**Exercise:** Report each line from the records where the string "States" turns up.

**** Available records ****

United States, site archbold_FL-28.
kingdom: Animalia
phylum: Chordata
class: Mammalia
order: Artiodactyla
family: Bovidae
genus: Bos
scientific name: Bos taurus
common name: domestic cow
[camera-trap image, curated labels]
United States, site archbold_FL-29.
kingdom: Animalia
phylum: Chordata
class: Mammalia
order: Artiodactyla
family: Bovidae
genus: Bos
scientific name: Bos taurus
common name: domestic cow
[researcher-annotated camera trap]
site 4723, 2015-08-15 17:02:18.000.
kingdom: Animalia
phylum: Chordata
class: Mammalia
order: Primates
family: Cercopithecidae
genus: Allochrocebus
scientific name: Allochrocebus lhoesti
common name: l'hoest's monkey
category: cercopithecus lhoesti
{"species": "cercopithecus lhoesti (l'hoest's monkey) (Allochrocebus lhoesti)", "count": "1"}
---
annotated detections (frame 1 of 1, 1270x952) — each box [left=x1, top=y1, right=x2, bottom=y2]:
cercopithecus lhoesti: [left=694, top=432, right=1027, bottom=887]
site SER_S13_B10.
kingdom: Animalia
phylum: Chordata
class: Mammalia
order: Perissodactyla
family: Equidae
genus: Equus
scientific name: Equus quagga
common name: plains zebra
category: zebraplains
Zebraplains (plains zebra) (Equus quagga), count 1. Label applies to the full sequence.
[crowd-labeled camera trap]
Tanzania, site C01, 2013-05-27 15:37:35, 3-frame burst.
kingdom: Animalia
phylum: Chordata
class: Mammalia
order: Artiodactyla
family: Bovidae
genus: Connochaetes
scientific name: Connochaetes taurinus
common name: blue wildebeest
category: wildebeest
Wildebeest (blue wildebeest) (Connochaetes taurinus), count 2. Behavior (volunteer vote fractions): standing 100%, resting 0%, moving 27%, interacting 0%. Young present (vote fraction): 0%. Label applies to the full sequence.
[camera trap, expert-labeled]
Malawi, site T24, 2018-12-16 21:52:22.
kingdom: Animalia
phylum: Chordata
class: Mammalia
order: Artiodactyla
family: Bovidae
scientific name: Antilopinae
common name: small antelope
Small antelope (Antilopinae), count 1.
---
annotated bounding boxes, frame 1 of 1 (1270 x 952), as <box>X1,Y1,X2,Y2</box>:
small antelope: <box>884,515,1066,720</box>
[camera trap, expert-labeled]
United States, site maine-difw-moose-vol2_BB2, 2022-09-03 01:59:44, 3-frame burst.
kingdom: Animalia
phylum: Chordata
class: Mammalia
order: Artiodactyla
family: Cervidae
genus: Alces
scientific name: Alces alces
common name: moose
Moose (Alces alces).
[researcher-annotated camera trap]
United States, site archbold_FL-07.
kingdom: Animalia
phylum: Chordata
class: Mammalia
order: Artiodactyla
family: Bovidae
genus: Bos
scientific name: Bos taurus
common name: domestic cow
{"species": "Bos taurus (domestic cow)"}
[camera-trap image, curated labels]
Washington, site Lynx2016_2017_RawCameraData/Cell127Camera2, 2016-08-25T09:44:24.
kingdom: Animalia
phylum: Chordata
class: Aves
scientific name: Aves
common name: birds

****

**Task result:**
United States, site archbold_FL-28.
United States, site archbold_FL-29.
United States, site maine-difw-moose-vol2_BB2, 2022-09-03 01:59:44, 3-frame burst.
United States, site archbold_FL-07.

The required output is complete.